What kind of face does a pilgrim make when he's in pain? Pil-grimace.
On Thanksgiving dinner, most of us turn into hipsters.
We all go out of our way to eat the turkey before it is cool.
If the Pilgrims were alive today, what would they be most famous for? Their AGE!
Who doesn't eat on Thanksgiving? A turkey - because it is always stuffed!
If the pilgrims came on the Mayflower than what does the teacher come on? The scholar ships.
Over the long journey and having overcome many hardships together, the Pilgrims’ bonds strengthened and they all became pretty good Palgrims.
(we'll show ourselves out)
How many chefs does it take to stuff a Thanksgiving turkey?
Only one and even then it’s a pretty tight squeeze!
What do jazzy people put on their potatoes at Thanksgiving?
Groovy.
What would mothers most like to make on Thanksgiving dinner?
Good restaurant reservations.
What kind of tan did pilgrims get at the beach? Puritan.
What’s black, white and red?
A Pilgrim blushing because he’d seen the turkey dressing.
What’s the easiest way to catch a turkey?
Ask a friend to toss one at you.
Knock knock!
Who’s there?
Tamara.
Tamara who?
Tamara the feeding frenzy starts all over again, yay!
Question: Why did the cranberries turn red?
Answer: Because they saw the turkey dressing!
What happened the first time one of the settlers tried to write favor instead of favour?
He was attacked by a Pil-grammar nazi.
I had to do something about my addiction to Thanksgiving leftovers.
Cold turkey was the only way to do it.
What can never ever be eaten for Thanksgiving dinner?
Thanksgiving breakfast.
Why did the Pilgrims want to sail to America in the spring?
Because April showers bring Mayflowers!
What do you call the day in November when your son and all his cousins get rowdy? Spanksgiving.
What's the key to a great Thanksgiving dinner? The turKEY.
Question: What is a turkey’s favorite dessert?
Answer: Peach gobbler!
What usually comes at the end of Thanksgiving?
Traditionally, the letter G.
How did the Pilgrims die?
It was the Pil-grim Reaper.
Why didn’t the turkey bake properly on Thanksgiving?
I’ve no idea but I suspect some fowl play.
What does Dracula call Thanksgiving? Fangs-giving.
Why couldn’t the Thanksgiving entertainment band perform?
Somebody had eaten the drumsticks.
Why do the pants of pilgrims keep falling down? Because their belt buckles are on their hats!
What happened to the Pilgrim who was shot at by an Indian? He had an arrow escape.
What happens when you seriously overstuff yourself with turkey at Thanksgiving?
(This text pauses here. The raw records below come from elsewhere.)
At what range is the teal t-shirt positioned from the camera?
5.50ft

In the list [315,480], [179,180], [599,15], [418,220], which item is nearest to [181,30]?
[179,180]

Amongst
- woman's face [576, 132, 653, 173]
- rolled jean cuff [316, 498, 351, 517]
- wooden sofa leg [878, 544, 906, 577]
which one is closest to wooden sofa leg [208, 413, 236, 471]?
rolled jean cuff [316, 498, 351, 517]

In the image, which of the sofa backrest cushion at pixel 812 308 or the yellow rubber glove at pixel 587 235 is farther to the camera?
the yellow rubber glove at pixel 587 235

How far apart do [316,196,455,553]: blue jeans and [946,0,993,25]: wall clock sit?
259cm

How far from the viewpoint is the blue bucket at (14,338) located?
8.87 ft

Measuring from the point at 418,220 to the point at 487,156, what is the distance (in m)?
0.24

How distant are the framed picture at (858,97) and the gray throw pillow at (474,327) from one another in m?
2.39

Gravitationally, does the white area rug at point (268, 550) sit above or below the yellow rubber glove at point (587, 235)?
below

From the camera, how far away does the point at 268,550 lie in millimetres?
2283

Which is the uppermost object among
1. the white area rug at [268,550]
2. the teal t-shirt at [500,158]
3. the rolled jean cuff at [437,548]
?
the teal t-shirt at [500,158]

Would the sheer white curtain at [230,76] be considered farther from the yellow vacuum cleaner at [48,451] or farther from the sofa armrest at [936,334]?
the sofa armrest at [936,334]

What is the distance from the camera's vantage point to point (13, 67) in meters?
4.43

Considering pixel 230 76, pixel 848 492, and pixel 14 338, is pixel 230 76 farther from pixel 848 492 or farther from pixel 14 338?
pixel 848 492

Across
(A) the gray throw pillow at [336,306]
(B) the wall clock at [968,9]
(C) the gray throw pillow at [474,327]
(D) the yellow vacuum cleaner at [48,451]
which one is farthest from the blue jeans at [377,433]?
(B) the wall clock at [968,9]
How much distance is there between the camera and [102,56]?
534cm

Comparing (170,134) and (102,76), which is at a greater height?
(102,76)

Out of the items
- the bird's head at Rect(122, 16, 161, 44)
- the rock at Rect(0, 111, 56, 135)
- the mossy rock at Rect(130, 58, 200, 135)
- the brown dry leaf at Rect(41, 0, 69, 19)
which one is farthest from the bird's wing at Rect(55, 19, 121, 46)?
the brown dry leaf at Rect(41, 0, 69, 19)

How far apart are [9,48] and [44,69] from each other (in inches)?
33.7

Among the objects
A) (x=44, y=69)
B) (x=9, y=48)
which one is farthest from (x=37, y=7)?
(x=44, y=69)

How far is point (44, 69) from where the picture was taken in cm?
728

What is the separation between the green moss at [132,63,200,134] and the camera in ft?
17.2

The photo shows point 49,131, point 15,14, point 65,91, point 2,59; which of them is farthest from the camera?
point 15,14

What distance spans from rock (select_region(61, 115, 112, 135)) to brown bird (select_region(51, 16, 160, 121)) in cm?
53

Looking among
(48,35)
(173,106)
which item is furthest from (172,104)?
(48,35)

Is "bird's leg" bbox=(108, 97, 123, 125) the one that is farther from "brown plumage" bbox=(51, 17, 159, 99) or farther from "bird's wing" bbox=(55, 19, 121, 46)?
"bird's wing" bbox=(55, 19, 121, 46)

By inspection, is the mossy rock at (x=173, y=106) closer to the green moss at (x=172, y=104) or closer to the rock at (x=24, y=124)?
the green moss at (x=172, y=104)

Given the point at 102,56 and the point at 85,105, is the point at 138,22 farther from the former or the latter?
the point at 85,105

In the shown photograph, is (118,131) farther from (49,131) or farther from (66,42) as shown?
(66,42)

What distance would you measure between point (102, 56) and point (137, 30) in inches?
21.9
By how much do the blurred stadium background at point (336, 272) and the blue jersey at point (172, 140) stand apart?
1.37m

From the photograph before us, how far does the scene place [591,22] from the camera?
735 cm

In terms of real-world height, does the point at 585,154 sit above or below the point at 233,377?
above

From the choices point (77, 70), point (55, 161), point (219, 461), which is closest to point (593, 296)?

You have a few slices of pumpkin pie.
What did the turkey say before he was roasted?
“OK, spare me no insults!"
The native Indians were laughing at the Pilgrims for being so pale and never getting a proper tan.
But they did get a tan. A puritan.
What’s the best way to deal with a turkey?
Have it killed and then cran-bury it.
What’s the link between turkeys and teddies?
Stuffing. Lots of stuffing.
Why do turkeys always go, "gobble, gobble"? Because they never learned good table manners.
What do you call an evil turkey? Poultry-Geist.
When do you serve vegan vitarian matcha-tea-flavored turkey-shaped tofu-loaf?
At Pranksgiving.
What did the turkey say to the man who tried to shoot it? Liberty, Equality and Bad aim for all!
Why did the turkey cross the road before Thanksgiving?
He was trying to give people the impression that he was a chicken.
What do you call a pilgrims vocabulary? Pilgrammar.